Title: Histogram Intersection Kernel Learning for Multimedia Applications

 

Abstract: Histograms are used in almost every aspect of computer vision (from visual descriptors to image representations) and many other multimedia systems and applications. Histogram Intersection Kernel (HIK) and SVM classifiers are shown to be very effective in dealing with histograms. This tutorial will introduce the histogram representation in vision and other multimedia applications. This kernel has shown excellent performances in handling histogram data.

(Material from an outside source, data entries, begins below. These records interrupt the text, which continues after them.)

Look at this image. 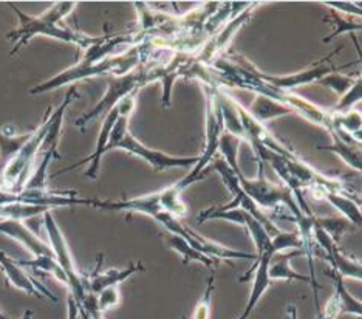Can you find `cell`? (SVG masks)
<instances>
[{
	"label": "cell",
	"instance_id": "24",
	"mask_svg": "<svg viewBox=\"0 0 362 319\" xmlns=\"http://www.w3.org/2000/svg\"><path fill=\"white\" fill-rule=\"evenodd\" d=\"M361 209H362V203H361Z\"/></svg>",
	"mask_w": 362,
	"mask_h": 319
},
{
	"label": "cell",
	"instance_id": "5",
	"mask_svg": "<svg viewBox=\"0 0 362 319\" xmlns=\"http://www.w3.org/2000/svg\"><path fill=\"white\" fill-rule=\"evenodd\" d=\"M336 53L337 52H333L330 56H327L325 59L313 65V67L302 70L300 73H296V75H290V76H269V75H265V73H260L256 69H254V71H256V75L263 81V83L273 86L279 90H285V92H291V90L296 87L307 86V84H317L324 76L330 75V73H333L334 70H339V69H334L333 65L332 67L324 65V62L330 61L332 56H334Z\"/></svg>",
	"mask_w": 362,
	"mask_h": 319
},
{
	"label": "cell",
	"instance_id": "22",
	"mask_svg": "<svg viewBox=\"0 0 362 319\" xmlns=\"http://www.w3.org/2000/svg\"><path fill=\"white\" fill-rule=\"evenodd\" d=\"M119 302V293H118V287H110L105 289L104 291L100 293V298H96V304L100 312H105L107 308L115 307Z\"/></svg>",
	"mask_w": 362,
	"mask_h": 319
},
{
	"label": "cell",
	"instance_id": "7",
	"mask_svg": "<svg viewBox=\"0 0 362 319\" xmlns=\"http://www.w3.org/2000/svg\"><path fill=\"white\" fill-rule=\"evenodd\" d=\"M271 259H273V255H269V253H267V255L257 256L256 265H254L251 272L246 273L240 279V282H243L246 277L252 276V289H251L248 306H246L243 315L238 319H248L250 313L252 312L254 308H256L257 302L263 296V293H265L269 289V285L273 284V281H271V277H269V262H271Z\"/></svg>",
	"mask_w": 362,
	"mask_h": 319
},
{
	"label": "cell",
	"instance_id": "23",
	"mask_svg": "<svg viewBox=\"0 0 362 319\" xmlns=\"http://www.w3.org/2000/svg\"><path fill=\"white\" fill-rule=\"evenodd\" d=\"M69 319H90V316L86 313V312H81L79 308V304L78 302H75V298L70 296V301H69Z\"/></svg>",
	"mask_w": 362,
	"mask_h": 319
},
{
	"label": "cell",
	"instance_id": "3",
	"mask_svg": "<svg viewBox=\"0 0 362 319\" xmlns=\"http://www.w3.org/2000/svg\"><path fill=\"white\" fill-rule=\"evenodd\" d=\"M129 118L119 117L117 124L113 126L112 134L109 138V143L105 146V152L112 149H122L129 153L136 155L138 158L146 161L151 165L155 170H168L172 168L185 169V168H194L197 163L200 161V157H172V155L163 153L160 151H153L139 143L135 137H132L129 132Z\"/></svg>",
	"mask_w": 362,
	"mask_h": 319
},
{
	"label": "cell",
	"instance_id": "6",
	"mask_svg": "<svg viewBox=\"0 0 362 319\" xmlns=\"http://www.w3.org/2000/svg\"><path fill=\"white\" fill-rule=\"evenodd\" d=\"M313 237H315V240L319 243V247L324 248L325 259L333 265L334 273H337L341 277H353V279L362 281V264L345 257L342 253L337 250L336 242L319 226L317 222L313 225Z\"/></svg>",
	"mask_w": 362,
	"mask_h": 319
},
{
	"label": "cell",
	"instance_id": "13",
	"mask_svg": "<svg viewBox=\"0 0 362 319\" xmlns=\"http://www.w3.org/2000/svg\"><path fill=\"white\" fill-rule=\"evenodd\" d=\"M163 239L166 240V243L172 250H175L178 255L183 257L185 264H189V262H200V264L206 265L209 268L217 265V260L209 259L208 256H204L203 253L197 251L191 243H187V240H185L181 236L172 234V233H163Z\"/></svg>",
	"mask_w": 362,
	"mask_h": 319
},
{
	"label": "cell",
	"instance_id": "10",
	"mask_svg": "<svg viewBox=\"0 0 362 319\" xmlns=\"http://www.w3.org/2000/svg\"><path fill=\"white\" fill-rule=\"evenodd\" d=\"M118 118H119V110H118V108H113V109L105 115L104 126H103V130H101V135H100V138H98L96 149H95L92 157H88V158H86V160H82V161L76 163V165H73V166L67 168V169L64 170V173H67V170H71V169H76L78 166L86 165V163L92 161V166L88 168V170L86 173V177L96 178L98 170H100V165H101V157L104 155L105 146H107V143H109V138H110V134H112V129H113L115 124H117Z\"/></svg>",
	"mask_w": 362,
	"mask_h": 319
},
{
	"label": "cell",
	"instance_id": "19",
	"mask_svg": "<svg viewBox=\"0 0 362 319\" xmlns=\"http://www.w3.org/2000/svg\"><path fill=\"white\" fill-rule=\"evenodd\" d=\"M330 13H332V22L334 25V31L332 33L330 36H327L324 39V42H328V40H332L333 37L342 35V33H356V31H362V23L358 21H347V19H342L341 16H337L334 13V10L330 8Z\"/></svg>",
	"mask_w": 362,
	"mask_h": 319
},
{
	"label": "cell",
	"instance_id": "15",
	"mask_svg": "<svg viewBox=\"0 0 362 319\" xmlns=\"http://www.w3.org/2000/svg\"><path fill=\"white\" fill-rule=\"evenodd\" d=\"M362 101V75L351 84L349 92L341 96V101L334 105V109L330 110L332 115H342L353 109V105Z\"/></svg>",
	"mask_w": 362,
	"mask_h": 319
},
{
	"label": "cell",
	"instance_id": "20",
	"mask_svg": "<svg viewBox=\"0 0 362 319\" xmlns=\"http://www.w3.org/2000/svg\"><path fill=\"white\" fill-rule=\"evenodd\" d=\"M316 222L334 242L339 239L349 228V222L344 219H316Z\"/></svg>",
	"mask_w": 362,
	"mask_h": 319
},
{
	"label": "cell",
	"instance_id": "14",
	"mask_svg": "<svg viewBox=\"0 0 362 319\" xmlns=\"http://www.w3.org/2000/svg\"><path fill=\"white\" fill-rule=\"evenodd\" d=\"M139 269H143L141 265H132L126 269H110V272H107L104 274L95 276L88 284L90 293L95 294V296H96V294H100L105 289L118 287V284H121L122 281H126L127 277H130L134 273L139 272Z\"/></svg>",
	"mask_w": 362,
	"mask_h": 319
},
{
	"label": "cell",
	"instance_id": "4",
	"mask_svg": "<svg viewBox=\"0 0 362 319\" xmlns=\"http://www.w3.org/2000/svg\"><path fill=\"white\" fill-rule=\"evenodd\" d=\"M212 169L214 170H217V173L221 175V178H223V182H225V185L228 186V190L233 192V195H234V200L229 203V204H226V207H220L218 209H221V211H228V209H235V208H240V209H243V211H246V212H250V214L256 219V220H259V222L267 228V231L271 234V236H276V234H279L281 231H279V228L271 222V220L263 214L262 212V209L257 207L256 203H254L248 195H246V192L243 191V187L240 186V182H238V177H237V174L234 173V170L229 168V165L228 163L225 161V160H220V158H217L216 161H214V166H212Z\"/></svg>",
	"mask_w": 362,
	"mask_h": 319
},
{
	"label": "cell",
	"instance_id": "18",
	"mask_svg": "<svg viewBox=\"0 0 362 319\" xmlns=\"http://www.w3.org/2000/svg\"><path fill=\"white\" fill-rule=\"evenodd\" d=\"M353 83H355V79H351L349 76H344V75H339V73H334L333 71V73H330V75H327V76H324L322 79H320L317 84L325 86V87H330L333 92L344 96L345 93L349 92V88L351 87Z\"/></svg>",
	"mask_w": 362,
	"mask_h": 319
},
{
	"label": "cell",
	"instance_id": "2",
	"mask_svg": "<svg viewBox=\"0 0 362 319\" xmlns=\"http://www.w3.org/2000/svg\"><path fill=\"white\" fill-rule=\"evenodd\" d=\"M168 71V64L160 65V67H152V65H143L139 64L136 69L126 73L122 76H115L109 83V90L104 100L96 104V108L86 113L79 121H76V126H84L87 122H92L95 118L109 113L115 105H117L121 100H124L126 96L136 93L139 88L144 87L146 84H151L153 81H158L164 78Z\"/></svg>",
	"mask_w": 362,
	"mask_h": 319
},
{
	"label": "cell",
	"instance_id": "8",
	"mask_svg": "<svg viewBox=\"0 0 362 319\" xmlns=\"http://www.w3.org/2000/svg\"><path fill=\"white\" fill-rule=\"evenodd\" d=\"M334 281V294L333 298L328 301L325 307V312L322 315L324 319H334L342 313L347 315H356L362 318V302L355 299L351 294L347 291L344 285V277H341L337 273L332 274Z\"/></svg>",
	"mask_w": 362,
	"mask_h": 319
},
{
	"label": "cell",
	"instance_id": "9",
	"mask_svg": "<svg viewBox=\"0 0 362 319\" xmlns=\"http://www.w3.org/2000/svg\"><path fill=\"white\" fill-rule=\"evenodd\" d=\"M310 191L313 194V197L330 202L333 207L339 211L345 219H347V222L362 225V209L359 204H356L350 197H347V195L332 192L327 186H322V185L311 186Z\"/></svg>",
	"mask_w": 362,
	"mask_h": 319
},
{
	"label": "cell",
	"instance_id": "1",
	"mask_svg": "<svg viewBox=\"0 0 362 319\" xmlns=\"http://www.w3.org/2000/svg\"><path fill=\"white\" fill-rule=\"evenodd\" d=\"M75 6V2H59L53 5V8H50V10L44 13L42 16H37V18H31V16L23 14L19 8L13 6V11L19 16L21 28L8 35V39H11L13 44H16L13 47L11 54H14L21 47L25 45L30 39L37 35L59 39L64 40V42L76 44L81 48H90L93 44H96L100 37H90L86 35H81V33H75L61 25L62 19L67 14H70Z\"/></svg>",
	"mask_w": 362,
	"mask_h": 319
},
{
	"label": "cell",
	"instance_id": "16",
	"mask_svg": "<svg viewBox=\"0 0 362 319\" xmlns=\"http://www.w3.org/2000/svg\"><path fill=\"white\" fill-rule=\"evenodd\" d=\"M291 248L305 250V242H303L299 233H279L273 237V250L276 255Z\"/></svg>",
	"mask_w": 362,
	"mask_h": 319
},
{
	"label": "cell",
	"instance_id": "12",
	"mask_svg": "<svg viewBox=\"0 0 362 319\" xmlns=\"http://www.w3.org/2000/svg\"><path fill=\"white\" fill-rule=\"evenodd\" d=\"M250 112V115L256 118L259 122H265L268 120H274L279 117L288 115V113H293L290 108H286L285 104L277 103L274 100H271L268 96L257 95L256 100L251 104V108L246 109Z\"/></svg>",
	"mask_w": 362,
	"mask_h": 319
},
{
	"label": "cell",
	"instance_id": "21",
	"mask_svg": "<svg viewBox=\"0 0 362 319\" xmlns=\"http://www.w3.org/2000/svg\"><path fill=\"white\" fill-rule=\"evenodd\" d=\"M212 289H214V274H212V277L209 279L208 289H206V291H204L203 298L199 301V304H197V307H195V310H194V315H192L191 319H209Z\"/></svg>",
	"mask_w": 362,
	"mask_h": 319
},
{
	"label": "cell",
	"instance_id": "17",
	"mask_svg": "<svg viewBox=\"0 0 362 319\" xmlns=\"http://www.w3.org/2000/svg\"><path fill=\"white\" fill-rule=\"evenodd\" d=\"M238 144H240V140L237 137L223 132V135L220 137L218 141V151L225 155V161L229 165L231 169L238 168L237 163V151H238Z\"/></svg>",
	"mask_w": 362,
	"mask_h": 319
},
{
	"label": "cell",
	"instance_id": "11",
	"mask_svg": "<svg viewBox=\"0 0 362 319\" xmlns=\"http://www.w3.org/2000/svg\"><path fill=\"white\" fill-rule=\"evenodd\" d=\"M298 255H308L305 250H299L296 253H290V255H279L273 256L269 262V277L271 281H300V282H307V284H313L316 289H319V285L316 284V281H313L311 277L302 276L299 273H296L294 269L291 268L290 262L298 256Z\"/></svg>",
	"mask_w": 362,
	"mask_h": 319
}]
</instances>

We will introduce the histogram intersection kernel and show that it is either a positive definite kernel or a conditionally positive definite kernel in different domains (so that it can be used in various kernel learning techniques). One focus of this tutorial is to introduce fast methods for data processing and machine learning tasks involving the histogram intersection kernel. Based on the evaluation of a weighted sum of HIK expressions, we will introduce how kernel clustering and classification using histogram intersection kernel can be performed extremely fast and scales to large-scale problems. We will show example applications of the aforementioned techniques and show how the histogram intersection kernel behaves in non-histogram representations. Finally, we will also briefly introduce methods that approximate the histogram intersection kernel.

 

Bio: Jianxin Wu received the BS degree and MS degree in computer science from the Nanjing University, and his PhD degree in computer science from the Georgia Institute of Technology. He is currently an assistant professor in the School of Computer Engineering, Nanyang Technological University, Singapore. His research interests are computer vision, machine learning, and robotics. He is a member of the IEEE. He published papers in venues such as ICCV, CVPR, ECCV, ICML, NIPS, IJCAI, IEEE TPAMI, IJCV, and AIJ.